Les incertitudes immédiates sur les chaînes d’approvisionnement
Ce jeudi, alors que les sirènes d’alerte retentissaient à nouveau à Jérusalem et Tel-Aviv face à de nouveaux tirs iraniens, les autorités chinoises ont confirmé implicitement la gravité de la situation en maintenant leur ordre de suspension des exportations. Les raffineurs du pays ont commencé à rediriger leurs cargaisons vers le marché intérieur, provoquant déjà des reports de livraisons en Asie du Sud-Est. Les analystes maritimes estiment que plusieurs centaines de milliers de tonnes de gazole et d’essence destinées à l’exportation pourraient être retenues dans les prochaines semaines.

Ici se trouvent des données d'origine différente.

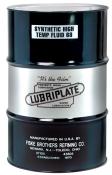 LUBRIPLATE SYN. HIGH TEMP FLUID NO.68 100% Ester-Based, Chain and Gearbox Fluid Lubricants L0778-062 (55GL/DRUM)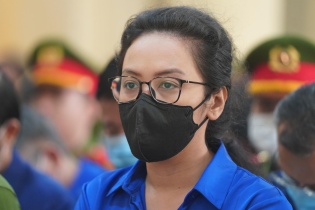 Vụ Vạn Thịnh Phát: Luật sư đề nghị tòa xem lại mức án cho các bị cáo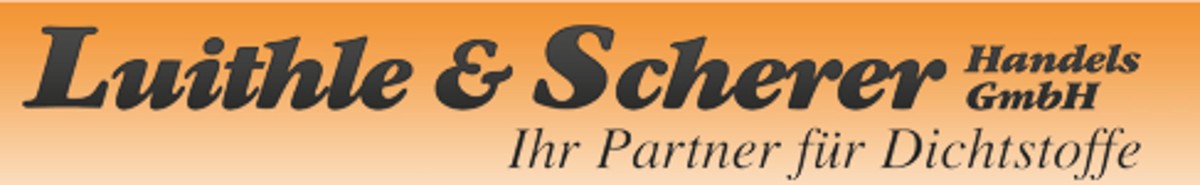 L&S Dichtstoffe GmbH Logo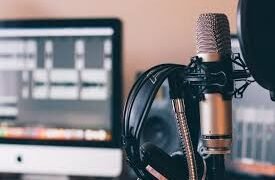 Enhance Your Audio with Professional Podcast Editing Enhance Your Audio with Professional Podcast Editing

Parallèlement, les données de suivi maritime montrent que le nombre de tankers en attente près d’Ormuz ne cesse d’augmenter. Les assurances maritimes ont multiplié par trois leurs tarifs pour la zone, rendant le transport encore plus onéreux. Les compagnies pétrolières internationales, y compris les majors européennes, ont suspendu certaines opérations de chargement dans les ports des Émirats et d’Arabie saoudite par mesure de précaution.
L’impact se fait également sentir sur les marchés financiers européens. Le CAC 40 a ouvert en baisse modérée, pénalisé par les valeurs énergétiques et les titres liés au transport. À Londres, le Footsie a suivi le mouvement, tandis que l’euro s’échangeait en repli face au dollar, refuge traditionnel en période de tensions géopolitiques. Les rendements des obligations d’État ont légèrement augmenté, reflétant les craintes d’une inflation persistante.
Dans ce contexte de tensions accrues, les discussions diplomatiques se poursuivent en coulisses. Plusieurs pays, dont la France, ont appelé à une désescalade rapide pour préserver la stabilité des marchés. Mais sur le terrain, les opérations militaires continuent, avec des frappes israéliennes rapportées au Liban et des alertes persistantes en Israël. Les conséquences immédiates sur les flux énergétiques mondiaux restent donc au cœur des préoccupations des gouvernements et des opérateurs économiques.
Ce jeudi 5 mars, au sixième jour du conflit, le blocage effectif du détroit d’Ormuz et la décision chinoise de suspendre ses exportations de carburants illustrent la vulnérabilité accrue des chaînes d’approvisionnement mondiales. Les frappes se poursuivent sur Téhéran et ses environs, tandis que les marchés énergétiques enregistrent des fluctuations continues et que les stocks stratégiques sont scrutés avec attention par l’ensemble des acteurs. Les répercussions sur les prix à la pompe, les coûts de production et les échanges internationaux s’observent déjà dans plusieurs régions, sans que les volumes bloqués dans le Golfe ne trouvent pour l’instant de solution alternative viable.